### Extrahierter Text
40 Jahre Nachtschatten-Verlag, Arameh und Jörg Milanifard, bieten an ihrem Ethnobotanischen Stand "Strohente" psychoaktive Produkte wie, Kakteen, Pilze, Vitalkräuter, Extrakte, Rapé, Räucherwerk, Duft- und ätherische Oele und vieles mehr an., Jubiläumsfest, Attisholz, Solothurn, 31.8.2024, Foto Dominique Meienberg

Jetzt steht Hans Cousto auf der Bühne, Musikwissenschaftler und einer der Begründer von «Eve & Rave» in Berlin, deren Mission es ist, Drogenkonsumenten über Partydrogen aufzuklären. Er referiert zu Technokultur und Spiritualität, trägt kurze Hosen, ein gelbes Batikhemd, und es fehlen ihm etwa die Hälfte seiner Zähne. Das tut seinem Elan aber keinen Abbruch: «Wenn man mit 100 Druffis in den Sonnenaufgang tanzt, spürt man das Göttliche in sich», ruft er der Menge zu wie ein Prophet.

Er weiss aber auch, worauf seine Zuhörer gut ansprechen: «Jeder hat das Recht, mit seinem Bewusstsein anzustellen, was er will!» Dafür erntet er Szenenapplaus, denn das ist eines der dringlichsten Anliegen dieser doch recht heterogenen Gruppe: Das Recht, sich zuzuführen, was man will, und frei über seinen Geist verfügen zu können. Ein urmenschliches Anliegen, auch für Nicht-Psychonauten.

Niemand verkörpert das besser als der heutige Gastgeber Roger Liggenstorfer. Nach einer Banklehre entdeckte er als Teenager die Freuden psychoaktiver Substanzen und klinkte sich aus der bürgerlichen Gesellschaft aus. Die Kurzhaarfrisur wich einer wallenden Mähne, der Anzug bunt bestickten Hosen, und bald schon tingelte der Vollblut-Kiffer als Marktfahrer über Musikfestivals, wo er Ansteckbuttons, Räucherstäbchen, Pfeifen sowie Literatur zu Drogen feilbot.

### Aufgabenstellung
Zitiere aus dem Text wörtlich die Passage zwischen „Er weiss aber“ und „auch für Nicht-Psychonauten.“, beide Stellen eingeschlossen. Stütze dich ausschließlich auf den Text.

### Extrahierte Daten
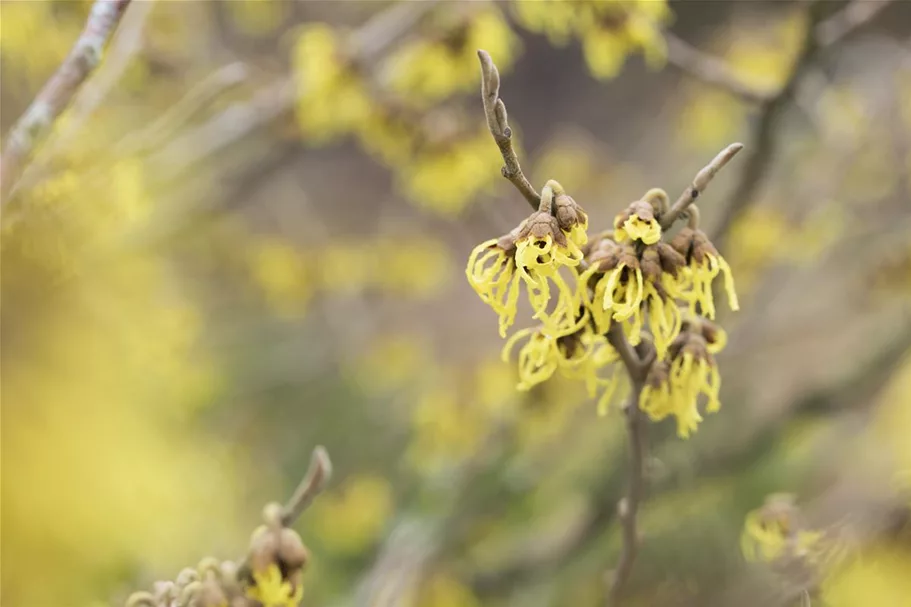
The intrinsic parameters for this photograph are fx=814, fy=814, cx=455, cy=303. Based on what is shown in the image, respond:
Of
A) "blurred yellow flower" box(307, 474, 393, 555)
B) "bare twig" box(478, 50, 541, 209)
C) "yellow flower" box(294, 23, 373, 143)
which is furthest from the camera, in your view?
"blurred yellow flower" box(307, 474, 393, 555)

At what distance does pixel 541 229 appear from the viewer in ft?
1.65

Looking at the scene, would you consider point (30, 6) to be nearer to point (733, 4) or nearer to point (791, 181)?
point (791, 181)

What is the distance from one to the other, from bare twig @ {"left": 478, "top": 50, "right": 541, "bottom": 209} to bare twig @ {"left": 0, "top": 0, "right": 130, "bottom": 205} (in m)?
0.38

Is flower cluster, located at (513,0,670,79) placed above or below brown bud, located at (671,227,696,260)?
above

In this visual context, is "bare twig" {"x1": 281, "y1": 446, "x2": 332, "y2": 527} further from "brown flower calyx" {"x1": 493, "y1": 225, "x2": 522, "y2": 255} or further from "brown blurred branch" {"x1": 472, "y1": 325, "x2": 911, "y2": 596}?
"brown blurred branch" {"x1": 472, "y1": 325, "x2": 911, "y2": 596}

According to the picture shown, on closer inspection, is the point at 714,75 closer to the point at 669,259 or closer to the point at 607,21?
the point at 607,21

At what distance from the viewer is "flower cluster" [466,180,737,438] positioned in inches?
20.3

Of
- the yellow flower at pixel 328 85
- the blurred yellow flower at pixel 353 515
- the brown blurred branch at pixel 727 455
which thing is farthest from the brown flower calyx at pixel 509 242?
the blurred yellow flower at pixel 353 515

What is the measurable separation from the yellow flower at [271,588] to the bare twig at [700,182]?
1.27 feet

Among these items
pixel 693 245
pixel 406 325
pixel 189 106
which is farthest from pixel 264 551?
pixel 406 325

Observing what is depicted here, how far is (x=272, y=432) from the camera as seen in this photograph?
6.60ft

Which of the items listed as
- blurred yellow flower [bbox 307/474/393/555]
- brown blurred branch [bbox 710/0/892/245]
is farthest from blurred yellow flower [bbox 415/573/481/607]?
brown blurred branch [bbox 710/0/892/245]

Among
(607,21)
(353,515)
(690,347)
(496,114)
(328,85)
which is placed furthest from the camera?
(353,515)

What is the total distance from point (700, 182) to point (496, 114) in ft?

### Ergebnis
Er weiss aber auch, worauf seine Zuhörer gut ansprechen: «Jeder hat das Recht, mit seinem Bewusstsein anzustellen, was er will!» Dafür erntet er Szenenapplaus, denn das ist eines der dringlichsten Anliegen dieser doch recht heterogenen Gruppe: Das Recht, sich zuzuführen, was man will, und frei über seinen Geist verfügen zu können. Ein urmenschliches Anliegen, auch für Nicht-Psychonauten.